Madam Speaker, the purpose of the proceedings at present is to make inquiries of the Government of Canada with respect to the residential schools matter and in particular the progress which the government has made in the time since May when an agreement, in a tentative way, was struck with the Assembly of First Nations.
It also worth noting that this matter was in fact before the House of Commons by way of a motion of the House some time ago. At that time, which was mid-April, the following resolution was adopted by the House: “That the government take all of the actions recommended” by the Indian affairs committee and by the House of Commons “on an urgent basis, with consideration for the frailty and short life expectancy” of the residential school survivors, pointing out that the residential school survivors are dying at the rate of approximately 5 per day, or approximately 1,000 Canadians per year.
In addition, at that time the House of Commons accepted the following recommendation of the committee:
That the Government engage in court-supervised negotiations with former students to achieve a court-approved, court-enforced settlement for compensation that relieves the Government of its liability for those former students who are able to establish a cause of action and a lawful entitlement to compensation.
It was also recommended that the existing ADR process be amended or, more properly speaking, brought to a close, and, quite significantly, that the Government of Canada undertake an initiative to ensure that the former students have the opportunity at some sort of “truth and reconciliation process” to speak to all Canadians about this matter.
In the time since, it has been very difficult for Canadians to ascertain what has been happening. The government announced in May of this year that a full settlement had been arrived at with the Assembly of First Nations. At that time, former Justice Iacobucci of the Supreme Court of Canada was appointed as the Government of Canada's lawyer.
Since that time, further court cases have been filed, giving proof, really, to what the committee had recommended and what the committee had forewarned the government about. At the present time there are class action lawsuits commenced by some 13,000 individuals. In addition, the Assembly of First Nations commenced a $12 billion class action against the Government of Canada. Over the course of this past summer, three claims were filed on behalf of Inuit Canadians, on behalf of Métis Canadians and, as I recall, on behalf of Canadians in Ontario, Saskatchewan, the Yukon in particular, and Alberta. There is a wide-ranging array of court cases that have been undertaken.

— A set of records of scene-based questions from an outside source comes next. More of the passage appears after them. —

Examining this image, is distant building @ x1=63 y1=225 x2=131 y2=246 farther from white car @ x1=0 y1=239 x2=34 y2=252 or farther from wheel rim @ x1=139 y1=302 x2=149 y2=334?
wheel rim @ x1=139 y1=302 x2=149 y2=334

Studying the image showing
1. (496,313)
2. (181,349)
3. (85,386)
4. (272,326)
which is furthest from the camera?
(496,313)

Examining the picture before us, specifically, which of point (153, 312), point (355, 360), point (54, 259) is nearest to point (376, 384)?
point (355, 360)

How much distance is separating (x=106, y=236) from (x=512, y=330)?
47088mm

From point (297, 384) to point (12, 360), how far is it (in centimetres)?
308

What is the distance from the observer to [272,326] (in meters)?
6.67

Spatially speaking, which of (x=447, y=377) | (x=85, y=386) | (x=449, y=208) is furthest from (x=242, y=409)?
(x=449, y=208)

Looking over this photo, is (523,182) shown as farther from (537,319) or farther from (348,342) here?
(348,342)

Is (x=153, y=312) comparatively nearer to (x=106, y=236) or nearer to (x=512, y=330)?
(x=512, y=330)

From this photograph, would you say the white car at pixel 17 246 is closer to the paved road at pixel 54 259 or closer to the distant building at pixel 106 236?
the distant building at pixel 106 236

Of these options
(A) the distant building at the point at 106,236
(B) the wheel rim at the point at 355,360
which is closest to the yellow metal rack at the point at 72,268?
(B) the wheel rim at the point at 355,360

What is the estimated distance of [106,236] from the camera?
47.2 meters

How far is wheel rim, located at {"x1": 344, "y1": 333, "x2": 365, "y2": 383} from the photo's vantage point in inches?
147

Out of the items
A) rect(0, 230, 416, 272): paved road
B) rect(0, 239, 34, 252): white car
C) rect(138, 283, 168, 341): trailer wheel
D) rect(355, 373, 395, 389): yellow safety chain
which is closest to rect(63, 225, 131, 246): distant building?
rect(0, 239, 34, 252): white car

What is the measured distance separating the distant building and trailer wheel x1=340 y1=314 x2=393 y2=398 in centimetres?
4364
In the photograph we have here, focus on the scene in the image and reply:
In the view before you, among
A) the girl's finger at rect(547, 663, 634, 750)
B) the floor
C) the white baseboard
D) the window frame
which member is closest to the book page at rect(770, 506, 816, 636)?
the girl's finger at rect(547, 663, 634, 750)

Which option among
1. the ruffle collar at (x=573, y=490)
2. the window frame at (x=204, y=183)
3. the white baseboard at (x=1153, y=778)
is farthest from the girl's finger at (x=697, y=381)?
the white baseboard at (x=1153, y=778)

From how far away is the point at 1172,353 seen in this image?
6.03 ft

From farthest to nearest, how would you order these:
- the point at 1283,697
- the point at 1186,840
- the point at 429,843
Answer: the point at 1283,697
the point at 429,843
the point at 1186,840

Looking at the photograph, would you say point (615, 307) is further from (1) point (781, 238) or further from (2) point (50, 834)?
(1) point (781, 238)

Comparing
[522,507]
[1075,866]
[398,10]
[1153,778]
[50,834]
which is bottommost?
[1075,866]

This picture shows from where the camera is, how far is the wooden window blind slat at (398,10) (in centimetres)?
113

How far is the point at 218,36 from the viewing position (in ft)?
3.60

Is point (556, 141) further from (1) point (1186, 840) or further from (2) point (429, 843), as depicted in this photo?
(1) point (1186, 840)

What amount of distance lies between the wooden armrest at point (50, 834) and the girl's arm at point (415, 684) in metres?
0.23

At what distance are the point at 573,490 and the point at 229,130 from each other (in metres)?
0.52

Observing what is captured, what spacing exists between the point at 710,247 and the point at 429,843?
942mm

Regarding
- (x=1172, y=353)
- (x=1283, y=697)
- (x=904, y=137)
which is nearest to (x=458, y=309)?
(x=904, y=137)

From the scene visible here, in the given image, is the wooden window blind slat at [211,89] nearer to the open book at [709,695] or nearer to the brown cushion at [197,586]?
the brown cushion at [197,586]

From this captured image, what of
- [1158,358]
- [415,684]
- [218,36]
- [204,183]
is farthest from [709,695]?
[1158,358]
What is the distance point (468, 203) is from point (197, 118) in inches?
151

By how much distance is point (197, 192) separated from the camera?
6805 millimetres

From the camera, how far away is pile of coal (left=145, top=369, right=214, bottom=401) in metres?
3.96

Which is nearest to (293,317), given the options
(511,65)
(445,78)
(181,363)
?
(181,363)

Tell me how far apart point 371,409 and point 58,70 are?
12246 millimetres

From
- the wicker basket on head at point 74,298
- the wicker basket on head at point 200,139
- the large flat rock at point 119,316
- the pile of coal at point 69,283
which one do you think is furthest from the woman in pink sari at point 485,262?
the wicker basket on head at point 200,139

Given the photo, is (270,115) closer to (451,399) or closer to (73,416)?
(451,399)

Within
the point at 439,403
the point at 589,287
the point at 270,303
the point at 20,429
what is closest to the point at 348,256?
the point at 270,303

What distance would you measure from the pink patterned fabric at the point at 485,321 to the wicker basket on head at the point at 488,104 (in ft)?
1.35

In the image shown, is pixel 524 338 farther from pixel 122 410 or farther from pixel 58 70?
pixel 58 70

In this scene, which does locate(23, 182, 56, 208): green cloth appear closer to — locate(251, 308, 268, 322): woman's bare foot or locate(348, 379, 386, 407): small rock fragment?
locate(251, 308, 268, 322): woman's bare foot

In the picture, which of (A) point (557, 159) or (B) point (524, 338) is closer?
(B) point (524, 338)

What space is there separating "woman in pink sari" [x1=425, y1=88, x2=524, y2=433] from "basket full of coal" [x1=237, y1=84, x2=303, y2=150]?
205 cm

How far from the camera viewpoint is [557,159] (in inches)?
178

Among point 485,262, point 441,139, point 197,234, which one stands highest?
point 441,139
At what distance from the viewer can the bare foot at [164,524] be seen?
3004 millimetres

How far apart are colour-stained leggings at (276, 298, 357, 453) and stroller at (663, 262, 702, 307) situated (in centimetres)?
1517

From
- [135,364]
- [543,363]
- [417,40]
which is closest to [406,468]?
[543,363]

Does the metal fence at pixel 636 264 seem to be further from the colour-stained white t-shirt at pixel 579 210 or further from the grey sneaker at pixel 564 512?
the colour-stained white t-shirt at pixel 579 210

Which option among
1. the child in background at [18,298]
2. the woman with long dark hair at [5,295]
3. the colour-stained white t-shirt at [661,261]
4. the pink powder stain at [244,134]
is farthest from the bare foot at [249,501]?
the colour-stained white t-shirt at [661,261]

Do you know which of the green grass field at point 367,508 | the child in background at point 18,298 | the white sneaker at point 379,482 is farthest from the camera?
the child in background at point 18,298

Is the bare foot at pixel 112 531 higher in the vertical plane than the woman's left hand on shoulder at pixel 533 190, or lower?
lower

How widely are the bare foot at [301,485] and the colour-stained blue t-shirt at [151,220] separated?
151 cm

Regrettably, the government seems not to have moved forward on the truth and reconciliation process but appears to be mired down in discussions and not proceeding on that process even though aboriginal Canadians who are former students are dying even as we speak.
Moreover, the ADR process continues to be remarkable in its inefficiency and wastefulness, even by the standards of this arrogant and worn-out Liberal government. Since May of 2004 there have been 368 ADR decisions issued. Of the $100 million that has been spent on administration, only $17 million went to settlements; that is less than 17¢ on the dollar making its way to the victims.
Today I ask for a response from the Deputy Prime Minister explaining this dire situation.